# Riemannian Connections: Summary

1. Nov 21, 2008

### WWGD

Hi:
I have been aching over figuring out Riemannian Connections Conceptually
( It's a Heartache! :) )

We use connections to make sense of the difference quotient in differentiation:

Lim _h->0: ( F(x+h)-F(x)/h )

In IR^n, there is no problem, because the tangent spaces at any two points

are naturally isomorphic, i.e., the fact that F(x+h) and F(x) live in different tangent

spaces ( T_x and T_(x+h) , resp. ) is not a serious problem: we translate F(x+h)

to the tangent space based at x ; translation gives us the isomorphism.

Now: If we are working on a non-flat manifold , then vector spaces are not

naturally isomorphic anymore. If the manifold M is emnbedded in IR^n , then

we make sense of the difference quotient by seeing it as the directional derivative

of one vector field in the direction of another V.Field. ( seeing T_x, the tangent

space of x in M , as a point in IR^n , so that T_xM ~ T_x IR^n ).

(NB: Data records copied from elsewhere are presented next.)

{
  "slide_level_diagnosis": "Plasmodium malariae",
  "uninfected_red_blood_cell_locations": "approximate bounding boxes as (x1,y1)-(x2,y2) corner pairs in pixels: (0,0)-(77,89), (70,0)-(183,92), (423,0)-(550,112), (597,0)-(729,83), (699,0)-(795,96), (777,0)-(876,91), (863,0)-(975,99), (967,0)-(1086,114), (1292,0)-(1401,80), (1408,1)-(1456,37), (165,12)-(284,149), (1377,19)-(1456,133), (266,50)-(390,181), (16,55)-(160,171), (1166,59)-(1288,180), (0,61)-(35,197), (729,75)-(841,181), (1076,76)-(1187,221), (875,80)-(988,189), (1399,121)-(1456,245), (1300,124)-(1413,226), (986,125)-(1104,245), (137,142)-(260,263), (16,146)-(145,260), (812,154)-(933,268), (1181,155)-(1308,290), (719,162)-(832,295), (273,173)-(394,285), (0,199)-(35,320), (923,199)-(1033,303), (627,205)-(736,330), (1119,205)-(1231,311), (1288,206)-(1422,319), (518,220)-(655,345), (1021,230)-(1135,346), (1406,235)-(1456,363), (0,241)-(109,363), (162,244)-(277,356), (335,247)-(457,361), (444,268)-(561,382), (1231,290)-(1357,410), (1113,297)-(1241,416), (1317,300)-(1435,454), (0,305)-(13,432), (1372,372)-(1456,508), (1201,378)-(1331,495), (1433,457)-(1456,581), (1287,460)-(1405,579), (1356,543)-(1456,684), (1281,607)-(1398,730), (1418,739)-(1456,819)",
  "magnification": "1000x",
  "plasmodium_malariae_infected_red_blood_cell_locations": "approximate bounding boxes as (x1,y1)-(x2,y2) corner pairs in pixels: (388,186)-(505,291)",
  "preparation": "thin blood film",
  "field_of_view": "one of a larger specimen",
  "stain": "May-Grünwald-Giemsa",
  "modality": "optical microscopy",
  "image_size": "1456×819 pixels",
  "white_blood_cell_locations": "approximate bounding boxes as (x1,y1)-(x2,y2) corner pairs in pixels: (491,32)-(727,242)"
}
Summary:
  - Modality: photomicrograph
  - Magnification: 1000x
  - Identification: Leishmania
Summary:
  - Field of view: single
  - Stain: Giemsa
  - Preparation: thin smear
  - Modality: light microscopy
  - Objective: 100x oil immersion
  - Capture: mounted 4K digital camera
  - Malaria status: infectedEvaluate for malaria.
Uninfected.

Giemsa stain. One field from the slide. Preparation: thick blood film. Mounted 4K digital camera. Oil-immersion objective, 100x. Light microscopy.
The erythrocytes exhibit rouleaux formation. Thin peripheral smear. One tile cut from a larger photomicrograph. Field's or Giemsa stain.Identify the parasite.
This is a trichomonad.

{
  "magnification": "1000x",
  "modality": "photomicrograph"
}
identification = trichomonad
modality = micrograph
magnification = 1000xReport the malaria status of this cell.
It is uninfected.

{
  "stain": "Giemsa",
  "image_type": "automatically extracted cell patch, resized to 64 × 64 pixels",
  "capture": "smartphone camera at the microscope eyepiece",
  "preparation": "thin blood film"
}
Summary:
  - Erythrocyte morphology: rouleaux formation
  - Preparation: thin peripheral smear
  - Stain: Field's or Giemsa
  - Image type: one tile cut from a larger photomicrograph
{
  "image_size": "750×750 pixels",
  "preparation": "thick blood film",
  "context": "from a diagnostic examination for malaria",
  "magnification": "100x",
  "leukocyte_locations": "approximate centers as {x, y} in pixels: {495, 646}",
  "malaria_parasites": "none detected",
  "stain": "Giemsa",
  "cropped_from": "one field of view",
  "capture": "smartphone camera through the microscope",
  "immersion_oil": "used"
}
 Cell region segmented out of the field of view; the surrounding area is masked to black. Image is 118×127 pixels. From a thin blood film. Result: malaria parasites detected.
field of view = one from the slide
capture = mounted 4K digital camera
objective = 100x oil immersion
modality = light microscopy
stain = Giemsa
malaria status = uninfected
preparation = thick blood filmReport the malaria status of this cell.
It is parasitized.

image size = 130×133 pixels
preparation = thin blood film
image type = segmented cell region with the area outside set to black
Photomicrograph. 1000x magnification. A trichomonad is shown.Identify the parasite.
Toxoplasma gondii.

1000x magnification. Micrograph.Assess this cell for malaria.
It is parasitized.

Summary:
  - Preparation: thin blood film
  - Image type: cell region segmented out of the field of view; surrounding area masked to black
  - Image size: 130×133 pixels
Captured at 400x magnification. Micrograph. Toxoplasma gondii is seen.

If the directional derivative does not live in the tangent space of M , we decompose

IR^n as T_p (+) (T_p )^Perp. , i.e., the orthogonal decomposition of the space.

Then the covariant derivative of X in the direction of Y is the projection of the

derivative into T_p.

Main Case:
If M is stand-alone , i.e., not embedded in any ambient space , and M not flat.

Then we need to specify how we will be tranlation the vector F(x+h) based at

T_(x+h)M , ( tangent space of the point x+h in M , into the tangent space

T_x M, of the point x in M ) . We do this , by specifying an isomorphism between

the two tangent spaces . The choice of the isomorphism between any two points

is the Christoffel symbol, and it determines the connection.

Thanks For Any Comment/Suggestion/ Correction.

P.S: I am kind of used to using ASCII. If others are not, let me know, and I will

use Latex.

2. Nov 21, 2008

### Hurkyl

Staff Emeritus
(Hopefully I have the following correct)

Actually, what you are describing here is the Lie derivative, which is an intrinsic property of any differentiable manifold at all, and (a priori) doesn't have anything to do with connections.

There are two problems with this.

The first is that the "choice of isomorphism" is parallel transport. In some sense, the Christoffel symbol is the derivative of the gadget that describes parallel transport.

The second is that the choice of isomorphism depends on the path chosen between the two points! A connection (in one perspective) is nothing more than a gadget that takes as input a curve on your manifold, and gives as output an isomorphism between the tangent spaces at the endpoints of the curve. (called parallel transport along the curve) It has to satisfy some obvious properties, of course, such as if you concatenate two curves, you compose the corresponding isomorphisms.

Now recall that one of the ways to name a tangent vector at a point is by specifying a differentiable curve passing through that point. Now that we have both a curve and a connection, we can compute the difference quotient. If the result doesn't depend on which curve we used to represent our tangent vector, then our connection is 'differentiable', and we can define the Christoffel symbols.

3. Nov 23, 2008

### WWGD

Do we make a distinction re connections (defining them, laying them out)

, between embedded manifolds and stand-alone manifolds?.

Also: can we define the Lie Derivative as above , i.e., of one V.Field in the

dir. of another V.Field, in a stand-alone manifold?. We would obviously not be able to

do a decomposition using T_p(+)T_p^(Perp.) of the tangent space , (together with

the fact that for a stand-alone, the tangent space is an abstract space of derivations)

Can we still define this derivative?

Thanks.

case T_p i) so how w

4. Nov 24, 2008

### Hurkyl

Staff Emeritus
The Lie derivative follows from the differential operator interpretation of tangent vectors.

Specifically, if X and Y are the differential operators defined by two tangent vector fields, then their lie bracket is the vector field [X, Y] = XY - YX.

More explicitly, when applied to a scalar functon, you get
[X, Y](f) = X(Y(f)) - Y(X(f))​

(Other methods of definition are seen on Wikpiedia)

And one can define a lie derivative for scalar and vector fields by
$$\mathcal{L}_X Y = [X, Y]$$
$$\mathcal{L}_X f = X(f)$$
and from there, I believe you can extend it to all tensors.

5. Nov 24, 2008

### WWGD

Thanks for everything, Hurkyl.